--- START ---

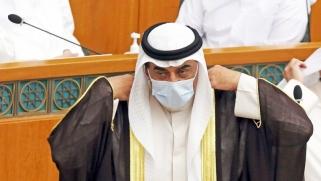 """""""نيران صديقة"""" تهدّد الحكومة الكويتية بعد صمودها أمام """"قصف"""" المعارضة"""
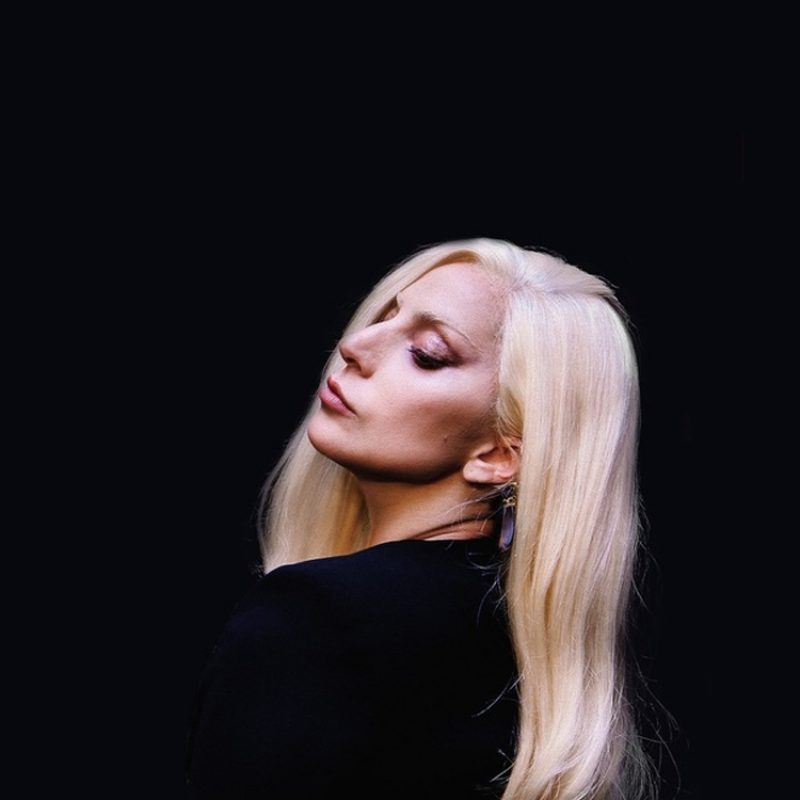 10 Latest Lady Gaga Iphone Wallpaper FULL HD 1080p For PC Background 2021 free download tumblr nxatykx8sn1u90ve6o3 1280 800x800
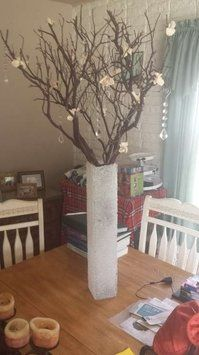 12 Manzanita Branches Centerpieces Shabby Chic Vintage Blossom. 12 Manzanita Branches Centerpieces Shabby Chic Vintage Blossom on Tradesy Weddings (formerly Recycled Bride), the world's largest wedding marketplace. Price $219.00...Could You Get it For Less? Click Now to Find Out!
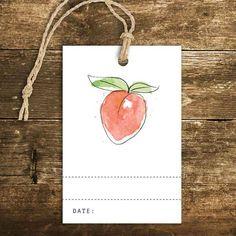 Étiquette - Pêche - Le Bar à Idées / Peach Label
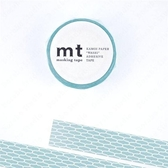 網代・秘色 mt和紙膠帶【KAMOI mt】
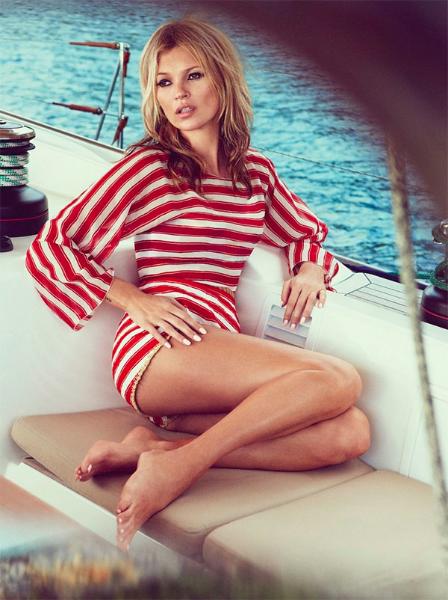 Photo: Patrick Demarchelier.  Vogue UK , June 2013.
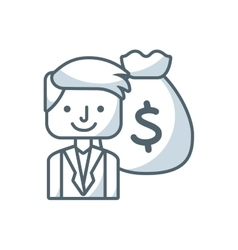 man person avatar flat icon vector image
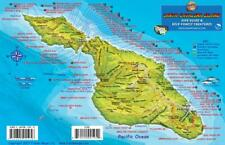 Santa Catalina Island Dive Map & Kelp Forest Creatures Fish Card by Franko Maps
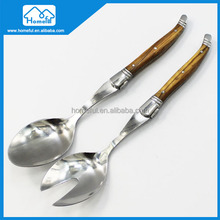 wholesale olive wood handle stainless steel flatware salad spoon set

--- END ---

> Exercise: From the records above, quote word for word only the lines beginning at the line that has "12 Manzanita Branches Centerpieces Shabby Chic Vintage Blossom." and stopping after the line that has "Photo: Patrick Demarchelier.". Omit the pictures.

> Output:
 12 Manzanita Branches Centerpieces Shabby Chic Vintage Blossom. 12 Manzanita Branches Centerpieces Shabby Chic Vintage Blossom on Tradesy Weddings (formerly Recycled Bride), the world's largest wedding marketplace. Price $219.00...Could You Get it For Less? Click Now to Find Out!
 Étiquette - Pêche - Le Bar à Idées / Peach Label
 網代・秘色 mt和紙膠帶【KAMOI mt】
 Photo: Patrick Demarchelier.  Vogue UK , June 2013.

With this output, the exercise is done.